→ **Aim of the exercise**:
Show the lines below that contain the string "Cancer".

→ **Source data**:
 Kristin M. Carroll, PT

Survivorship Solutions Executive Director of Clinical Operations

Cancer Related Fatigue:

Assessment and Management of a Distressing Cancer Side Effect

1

...

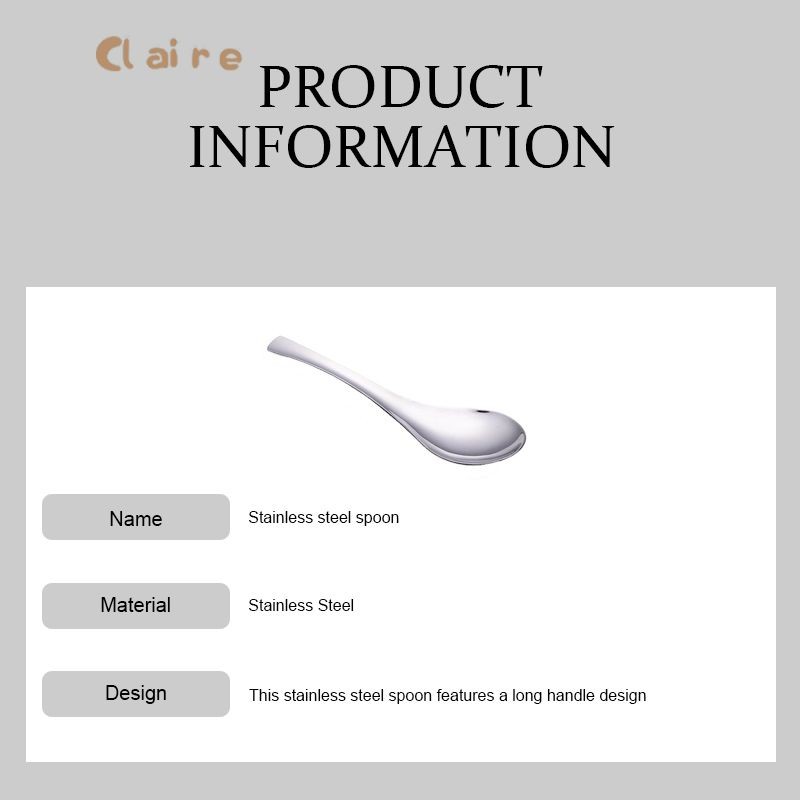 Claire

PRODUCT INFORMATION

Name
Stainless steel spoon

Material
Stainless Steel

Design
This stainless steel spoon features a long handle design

==

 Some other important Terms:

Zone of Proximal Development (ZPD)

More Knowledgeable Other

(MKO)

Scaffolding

→ **Solution for this problem**:
Cancer Related Fatigue:
Assessment and Management of a Distressing Cancer Side Effect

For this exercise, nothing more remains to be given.